--- Work instruction ---
Continue the passage on making health markets work for the poor, picking up after its last sentence.

--- Excerpted passage ---
══════════════════════════════

Making Health Markets Work for the Poor: Improving Provider Performance

The paper develops a framework for designing and implementing healthcare delivery innovations aimed at making health markets work better for poor people. Focusing on the social contract between providers and users, it reviews several arrangements that have emerged, with a particular focus on the providers largely used by the poor.

During the past two decades, there has been a dramatic spread of market relationships in the health sector of many low- and middle-income countries (Mackintosh and Koivusalo 2005). Typically, out-of-pocket payments account for a substantial proportion of total health expenditure, and a large share of health care transactions include some form of cash payment (National Health Accounts 2007). Many countries have pluralistic health systems in which providers of health-related goods and services vary widely, in terms of their practice settings, their type of knowledge and associated training, and their relationship with the legal system (Bloom and Standing 2001).

══════════════════════════════

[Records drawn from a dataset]
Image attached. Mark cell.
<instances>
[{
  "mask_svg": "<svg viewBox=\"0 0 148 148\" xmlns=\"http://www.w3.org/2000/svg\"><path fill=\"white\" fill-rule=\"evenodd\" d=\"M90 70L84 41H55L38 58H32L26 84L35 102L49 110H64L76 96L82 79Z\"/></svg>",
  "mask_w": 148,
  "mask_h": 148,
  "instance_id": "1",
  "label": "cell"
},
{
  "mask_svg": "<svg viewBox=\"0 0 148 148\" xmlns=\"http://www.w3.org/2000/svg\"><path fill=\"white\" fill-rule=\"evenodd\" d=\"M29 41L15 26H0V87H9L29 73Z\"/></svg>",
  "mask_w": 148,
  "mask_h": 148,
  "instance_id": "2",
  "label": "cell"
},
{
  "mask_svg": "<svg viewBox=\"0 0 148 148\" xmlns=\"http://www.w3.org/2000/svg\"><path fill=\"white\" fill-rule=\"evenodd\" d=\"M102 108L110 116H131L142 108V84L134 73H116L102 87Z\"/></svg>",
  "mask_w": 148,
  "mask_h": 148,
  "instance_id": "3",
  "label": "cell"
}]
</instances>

══════════════════════════════

--- Result of the exercise ---
The policies of some international organizations in supporting strict limits to government expenditure and advocating an increased role for markets in health systems have had some influence. But this phenomenon is more generally associated with the rapid spread of market relationships in many sectors. In some cases, its emergence is linked to failures of state provision of services to meet popular expectations. In other cases, it is associated with a rapid spread of markets with economic growth. The spread of markets has often been much faster than the capacity of the state and other key actors to establish regulatory arrangements to influence their performance. A large proportion of market transactions now take place outside any national legal regulatory framework or in settings where regulatory regimes are poorly implemented or lack clarity. A common feature is the blurring of boundaries between public and private sectors, with staff moving across these boundaries, often informally and sometimes in the course of one day, and users making informal payments for services or drugs at public facilities, or consulting government health workers “privately.”